Stored data
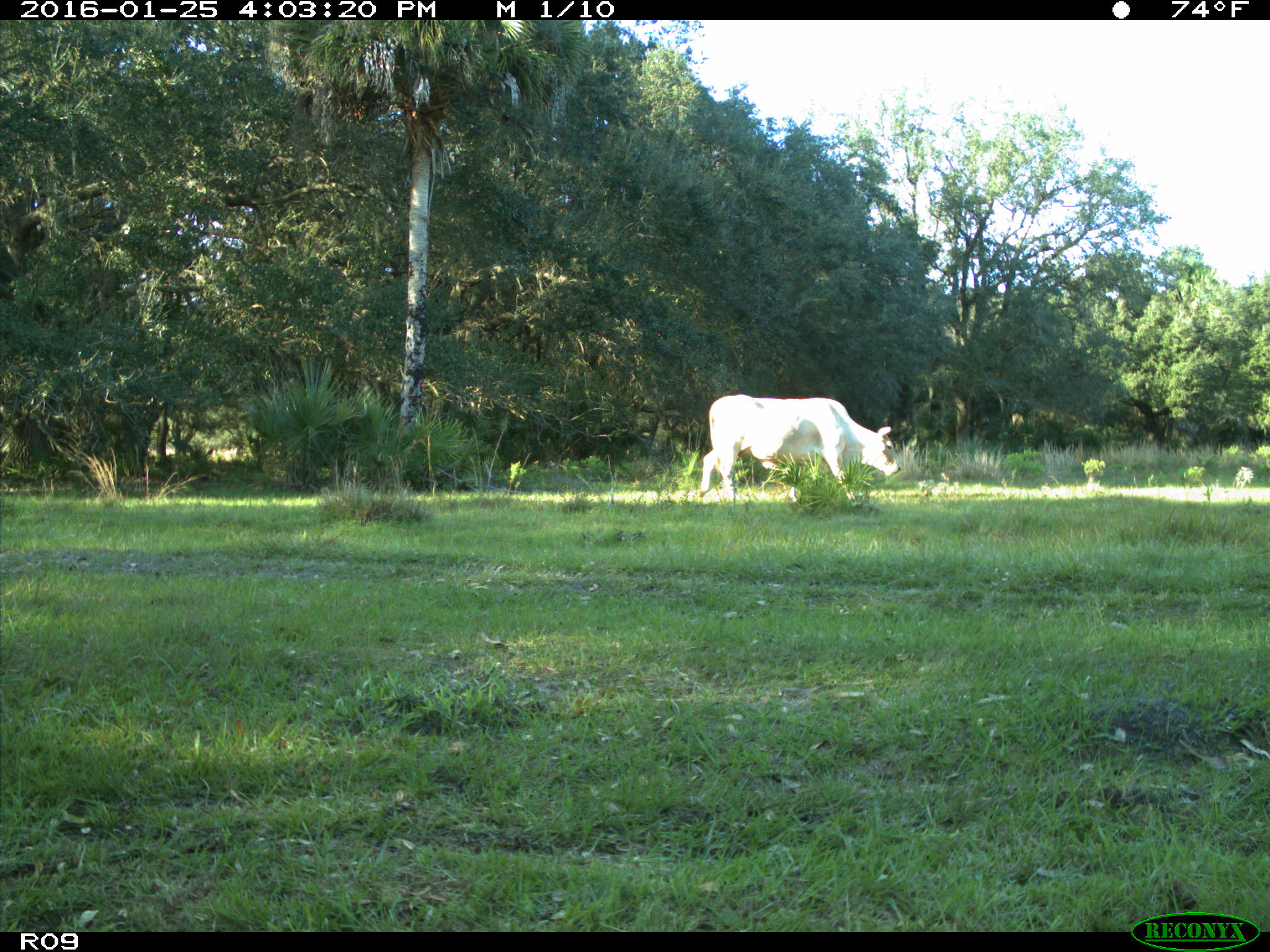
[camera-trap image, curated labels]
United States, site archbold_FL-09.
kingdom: Animalia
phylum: Chordata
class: Mammalia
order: Artiodactyla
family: Bovidae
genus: Bos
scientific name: Bos taurus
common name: domestic cow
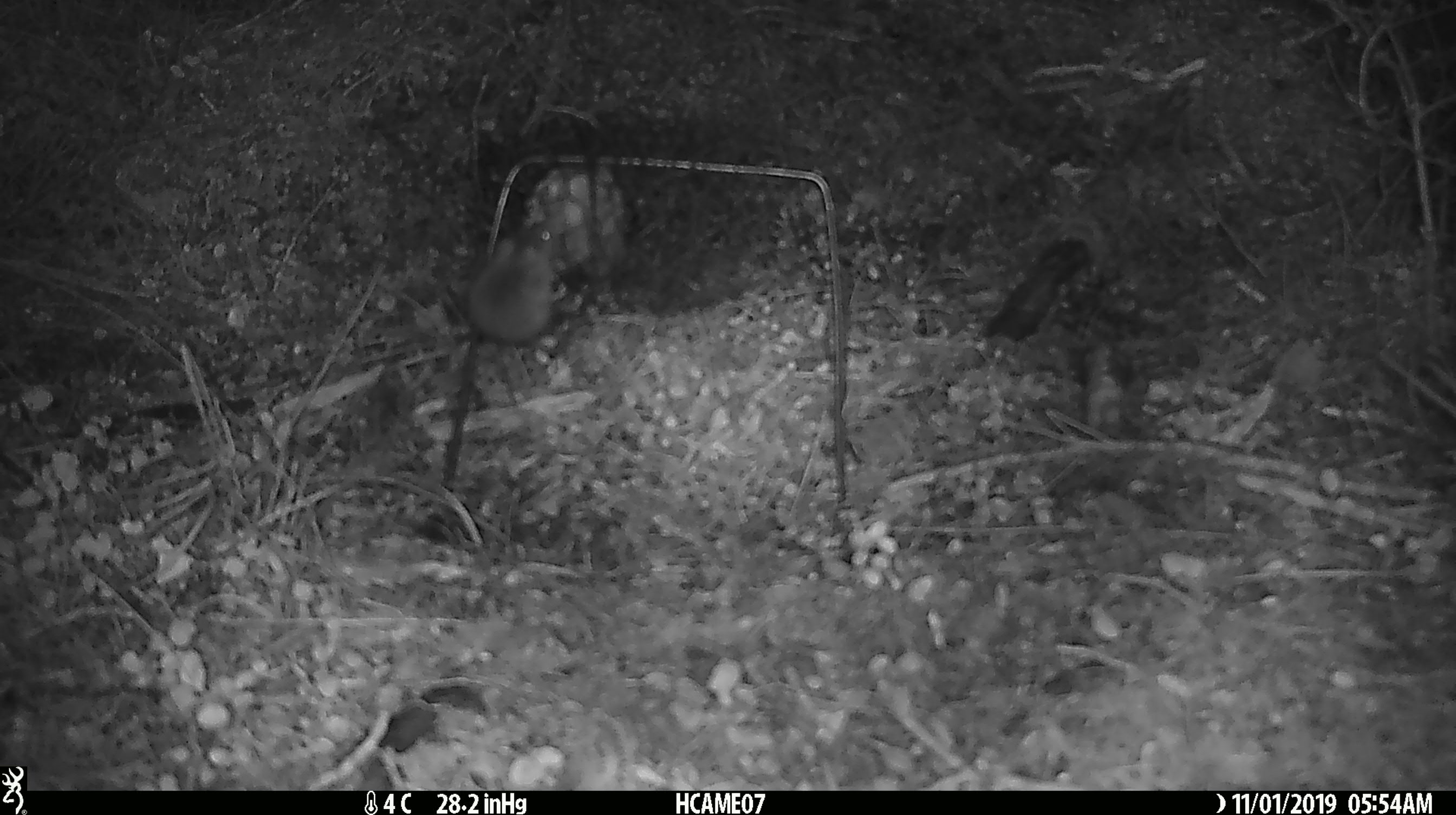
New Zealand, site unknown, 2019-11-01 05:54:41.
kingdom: Animalia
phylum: Chordata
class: Mammalia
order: Rodentia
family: Muridae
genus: Mus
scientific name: Mus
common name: mouse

■ PROBLEM DETAILS ■
Print out the records in full and exactly, dropping every picture.

■ WRITTEN SOLUTION ■
[camera-trap image, curated labels]
United States, site archbold_FL-09.
kingdom: Animalia
phylum: Chordata
class: Mammalia
order: Artiodactyla
family: Bovidae
genus: Bos
scientific name: Bos taurus
common name: domestic cow
New Zealand, site unknown, 2019-11-01 05:54:41.
kingdom: Animalia
phylum: Chordata
class: Mammalia
order: Rodentia
family: Muridae
genus: Mus
scientific name: Mus
common name: mouse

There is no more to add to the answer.